--- START ---

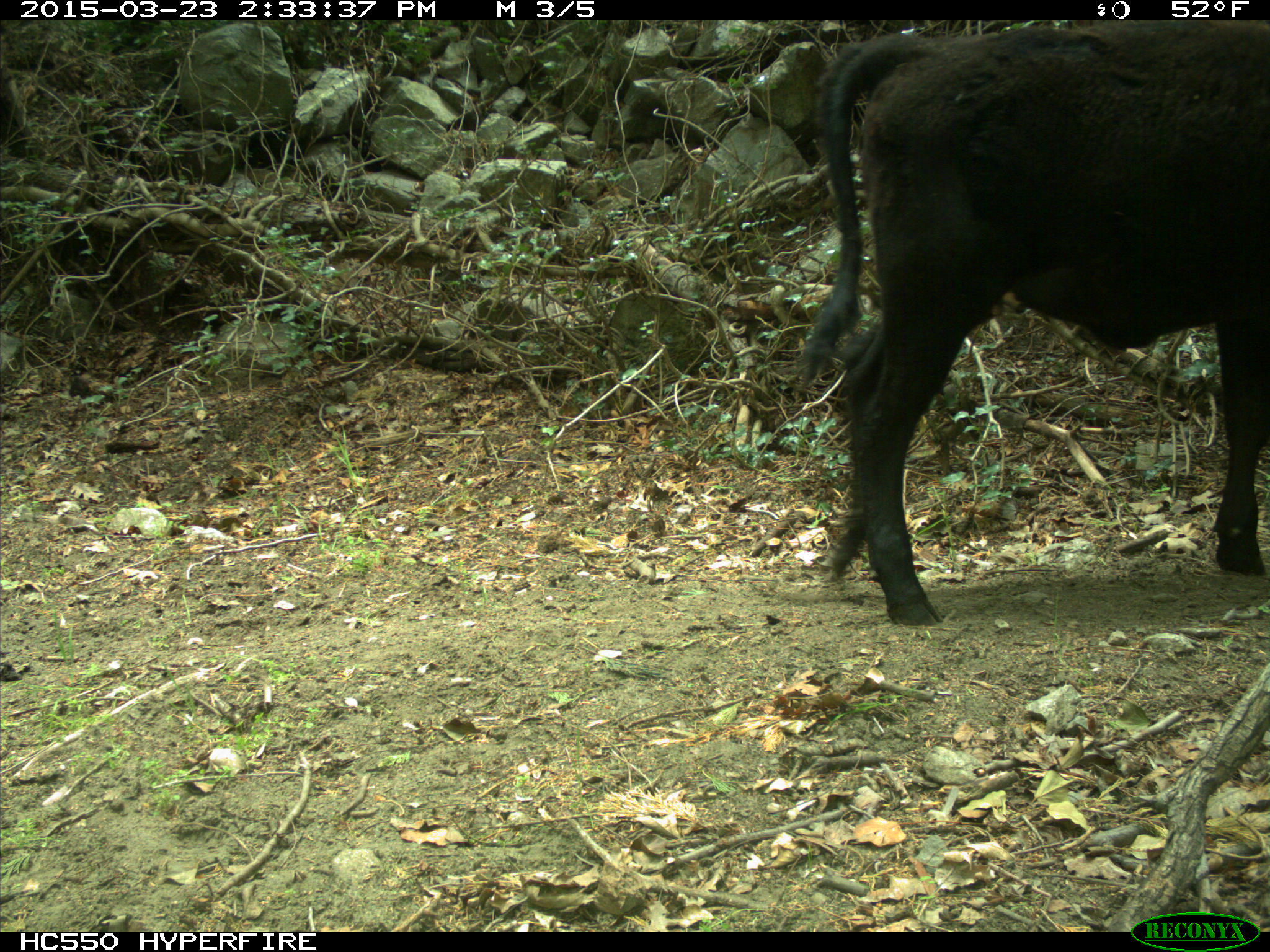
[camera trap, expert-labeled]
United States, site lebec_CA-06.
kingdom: Animalia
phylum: Chordata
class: Mammalia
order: Artiodactyla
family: Bovidae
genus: Bos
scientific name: Bos taurus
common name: domestic cow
Bos taurus (domestic cow).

--- END ---

## About this exercise
Every line above must be printed again exactly, pictures excluded.

## Final answer
[camera trap, expert-labeled]
United States, site lebec_CA-06.
kingdom: Animalia
phylum: Chordata
class: Mammalia
order: Artiodactyla
family: Bovidae
genus: Bos
scientific name: Bos taurus
common name: domestic cow
Bos taurus (domestic cow).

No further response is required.